For safety-critical applications like advanced driver assistance systems (ADAS), autonomous vehicles, and medical devices as well as for equipment that relies on continuous uptime, performance monitoring and predictive maintenance of the silicon are hugely beneficial. For example, aging effects may degrade the silicon that operates a vehicle’s braking system, eventually leading to brake failure if not detected in advance. Similarly, aging effects or a lack of optimization can cause power utilization to go up, impacting battery life of portable IoT devices. Voltage can spike when there’s a malicious attack, while changes in data traffic on certain data buses can raise suspicions. With SLM technology integrated onto the chips, these scenarios can be flagged in time to prevent or mitigate negative outcomes.
Based on the more established product lifecycle management methodology, the emerging SLM applies the same holistic approach and types of capabilities to ICs.
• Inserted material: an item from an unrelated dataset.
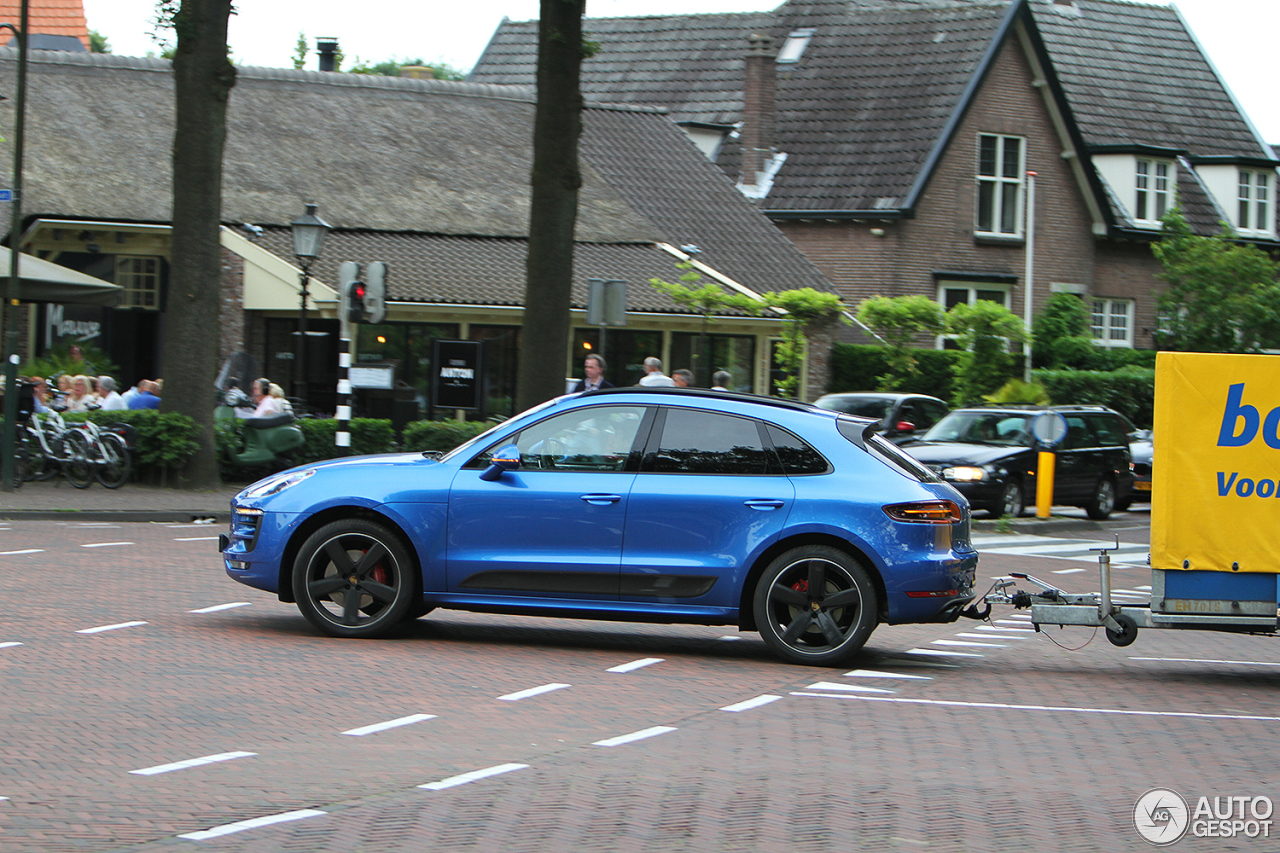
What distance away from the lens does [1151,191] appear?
41219 millimetres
According to a 2020 research paper by Moor Insights & Strategy, “Analytics can improve design calibration, accelerate yield improvements, reduce testing time and time to market and, most importantly, predict failures or deterioration in the field.” The process involves embedding sensors and monitors into the silicon chips—this could encompass process/voltage/temperature (PVT) sensors, design-for-test (DFT) and built-in self-test (BIST) sensors, structural and functional monitors, embedded on-chip analysis tools, and data transport resources. The data collected is then funneled into a centralized database, where analytics engines extract useful insight to optimize the silicon throughout its lifecycle.
Consider, for example, the testing lifecycle phase. Chip data pulled off the test floor can be analyzed, with optimization insights fed back into the tester or other design tools to apply the recommended optimizations.
While solutions are well established for the early stages of the silicon lifecycle, there remains opportunity to enhance in-field optimization. To optimize hardware once it has been deployed in the field, whether that’s a car, a data center, or an IoT device, an SLM agent needs to be installed in the system to monitor it and access its data. This is where real-time, AI-based optimization comes into play. As it has positively impacted so many application areas, chip design included, AI provides the analytical prowess and speed to provide continuous system optimization.